Passage shown:
## BEGIN
In the Divine Justice, it is God Himself who grants forgiveness to anybody out of Mercy. So in Guru Nanak's concept of human justice, the right to grant pardon or amnesty to the persons deserving or suffering punishment rests with the Sangat alone as it is the Sangat who represents God on the earth. Moreover, the person seeking apology and mercy must be sincere and genuine. He must really repent over misdeeds and make up his mind resolutely never to repeat the same. But a person, who commits the same error or misdeed repeatedly and seeks mercy, does not deserve pardon or amnesty from the Sangat.


Since Legal Justice is delivered in the light of law, therefore, it is imperative to know what Law is. According to the Chambers Twentieth Century Dictionary the word 'Law' means "a rule of action established by authority; statute : the rules of a community or state".82

Various thinkers have defined Law in different ways. Vinogradoff defines law as "set of rules imposed and enforced by a society with regard to the distribution and exercise of power over persons and things".83

According to Keeton, "A law is a rule of conduct, administered by those organs of a political society which it has ordained for that purpose and imposed in the first instance at the will of the dominating political authority in that society in pursuance of the conception of justice which is held by that dominating political authority or by those to whom it has committed the task of making such rules".84 Erksine says, "Law is the command of sovereign, containing a common rule of life for its subjects and - obliging them to obedience."85

Blackstone says,

"Law in its most general and comprehensive sense signifies a rule of action and is applied indiscriminately to all kinds of action whether animate or inanimate, rational or irrational. Thus we say, the laws of gravitation, of optics or mechanics, as well as the laws of nature and of nations."86

Green defines law as "the system of rights and obligations which the state enforces".87

Salmond defines law as "the body of principles recognised and applied by the state in the administration of justice".88

For Guru Nanak, the Divine Law sets the standards for Human Law to be followed by human beings in the domain of Legal justice.
## END
A series of records:
## BEGIN
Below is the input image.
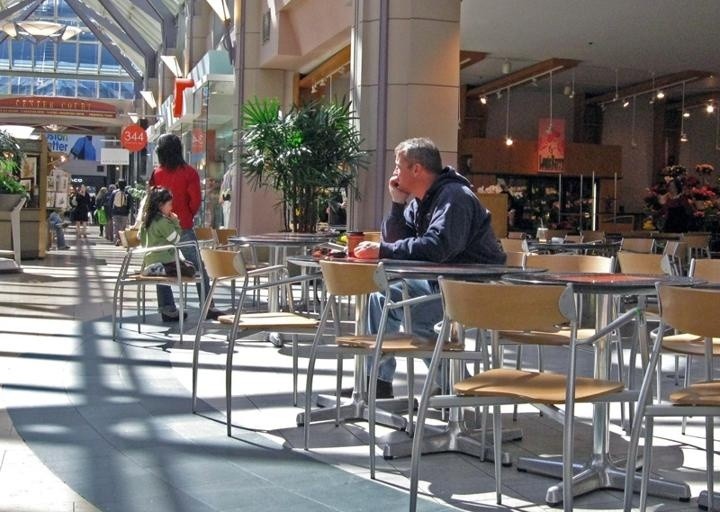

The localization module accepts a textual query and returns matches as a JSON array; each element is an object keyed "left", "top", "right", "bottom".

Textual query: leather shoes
[
  {"left": 332, "top": 378, "right": 395, "bottom": 405},
  {"left": 427, "top": 383, "right": 474, "bottom": 409}
]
## END
Exercise: Repeat the passage on justice and law from "In the Divine" to "from the Sangat.", substituting "clemency" for "amnesty".

Answer below:
In the Divine Justice, it is God Himself who grants forgiveness to anybody out of Mercy. So in Guru Nanak's concept of human justice, the right to grant pardon or clemency to the persons deserving or suffering punishment rests with the Sangat alone as it is the Sangat who represents God on the earth. Moreover, the person seeking apology and mercy must be sincere and genuine. He must really repent over misdeeds and make up his mind resolutely never to repeat the same. But a person, who commits the same error or misdeed repeatedly and seeks mercy, does not deserve pardon or clemency from the Sangat.